How to reverse order of keys in python dict?

Question:

This is my code :

a = {0:'000000',1:'11111',3:'333333',4:'444444'}

for i in a:
    print i

it shows:

0
1
3
4

but I want it to show:

4
3
1
0

so, what can I do?

Asked By: zjm1126

||

Answers:

Try:

for i in sorted(a.keys(), reverse=True):
    print i
Answered By: Neil G

Dictionaries are unordered so you cannot reverse them. The order of the current output is arbitrary.

That said, you can order the keys of course:

for i in sorted(a.keys(), reverse=True):
    print a[i];

but this gives you the reverse order of the sorted keys, not necessarily the reverse order of the keys how they have been added. I.e. it won’t give you 1 0 3 if your dictionary was:

a = {3:'3', 0:'0', 1:'1'}
Answered By: Felix Kling
for i in reversed(sorted(a.keys())):
    print i
Answered By: Simon

Note: this answer is only true for Python < 3.7. Dicts are insertion ordered starting in 3.7 (and CPython 3.6 as an implementation detail).

Data lines ->
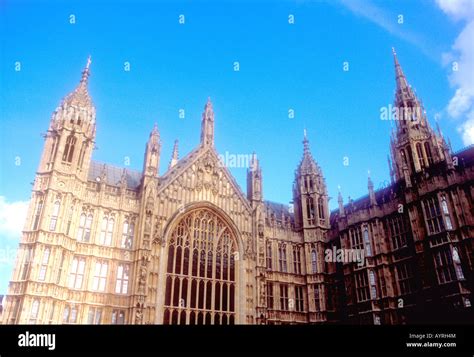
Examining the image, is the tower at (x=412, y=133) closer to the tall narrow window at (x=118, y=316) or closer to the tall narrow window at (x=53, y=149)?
the tall narrow window at (x=118, y=316)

To do ->
1. In the Python dictionary thread, starting with which Python version are dicts insertion ordered?
2. Say whether each statement agrees with the Python dictionary thread, answering yes or no and quoting the words that decide it: (a) One answer states that dictionaries are unordered. (b) The answer by Simon applies reversed() to the sorted keys. (c) Sorting the keys in reverse always gives the reverse of the order in which the keys were added.
3. Write the next part of the Python dictionary thread, picking up after its final note about Python versions.
The data here has no connection to the Python dictionary thread.

Answers for the exercise ->
1. Python 3.7, and CPython 3.6 as an implementation detail.

2.
(a) Yes: "Dictionaries are unordered so you cannot reverse them."
(b) Yes: "for i in reversed(sorted(a.keys())):"
(c) No: "this gives you the reverse order of the sorted keys, not necessarily the reverse order of the keys how they have been added."

3.
The order keys are iterated in is arbitrary. It was only a coincidence that they were in sorted order.

>>> a = {0:'000000',1:'11111',3:'333333',4:'444444'}
>>> a.keys()
[0, 1, 3, 4]
>>> sorted(a.keys())
[0, 1, 3, 4]
>>> reversed(sorted(a.keys()))
<listreverseiterator object at 0x02B0DB70>
>>> list(reversed(sorted(a.keys())))
[4, 3, 1, 0]

Python dictionaries don’t have any ‘order’ associated with them. It’s merely a ‘coincidence’ that the dict is printing the same order. There are no guarantees that items in a dictionary with come out in any order.

If you want to deal with ordering you’ll need to convert the dictionary to a list.

a = list(a) # keys in list
a = a.keys() # keys in list
a = a.values() # values in list
a = a.items() # tuples of (key,value) in list

Now you can sort the list as normal, e.g., a.sort() and reverse it as well, e.g., a.reverse()

Answered By: Chris W.

Python dict is not ordered in 2.x. But there’s an ordered dict implementation in 3.1.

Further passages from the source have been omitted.